2) Aint my problem - any and all that argue that unilateral emissions reductions by a nation or individual are insignificant in the global total and therefore not worth doing. Perhaps the most obvious example of that position would be the present Australian government.
3) Anything we do will affect the poor in Africa/Asia - Lomborg is the exemplar, but there are plenty of other examples of the claim that the cure of reducing emissions is worse than the disease of AGW, and not a few that claim that the effort to reduce emissions is a conspiracy to impose a global cure to a global problem for ideological reasons as anyone who frequents blog discussions at WUWT, Climate.etc, Bishop Hill would be aware of.

@-"I'm not a skeptic--but in attacking strawman behaviors and attitudes you do nothing to advance either political resolution or scientific understanding of this issue."

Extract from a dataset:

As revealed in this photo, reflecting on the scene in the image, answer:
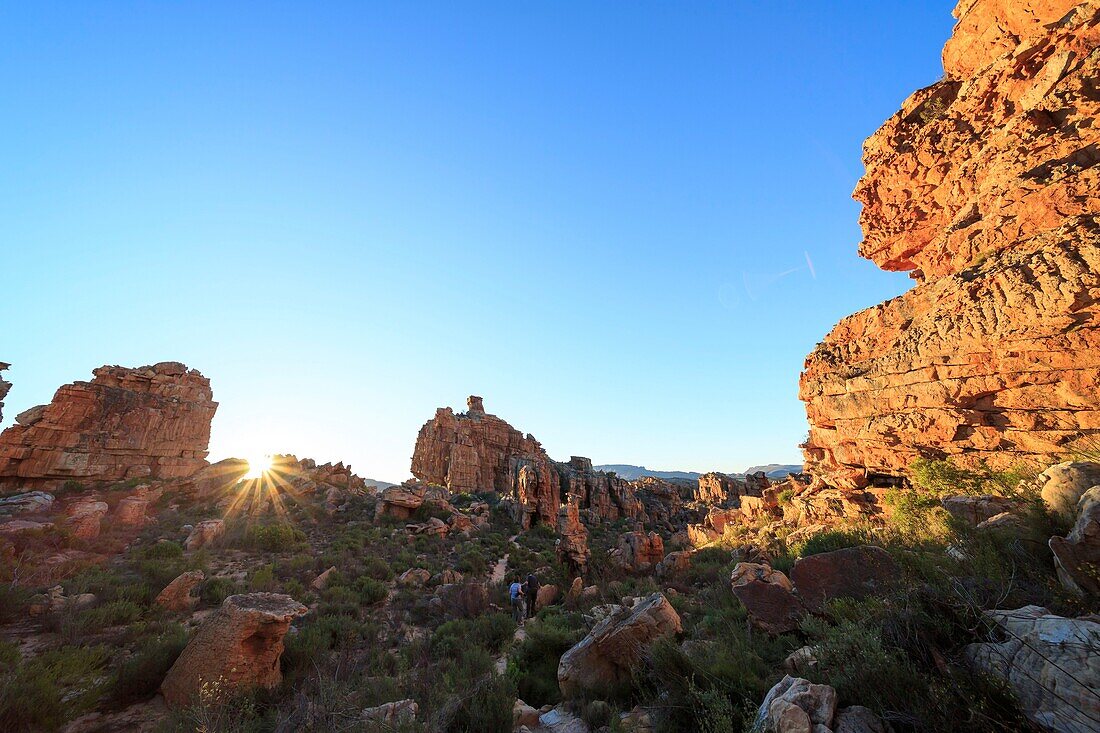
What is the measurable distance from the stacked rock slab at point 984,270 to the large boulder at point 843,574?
16.3ft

Pots and kettles, motes and beams....

izen

Anonymous said...

This is another area where the parallels between climate denial and the tobacco wars is illustrative. The tobacco industry has fought every tobacco tax increase with the "it'll hurt the poor" argument. Does that convince anyone? And climate deniers, do you see the club you've joined? Does it make you proud?

Bryson said...

Speaking of straw men, they seem pretty loud and proud to me these days-- cf. for example Eric Reguly at the Globe and Mail, suggesting that renewable energy is a big waste of money and that, after all, it's possible that current climate change is really just a natural cycle (see "Sadly, the time isn't right for clean energy").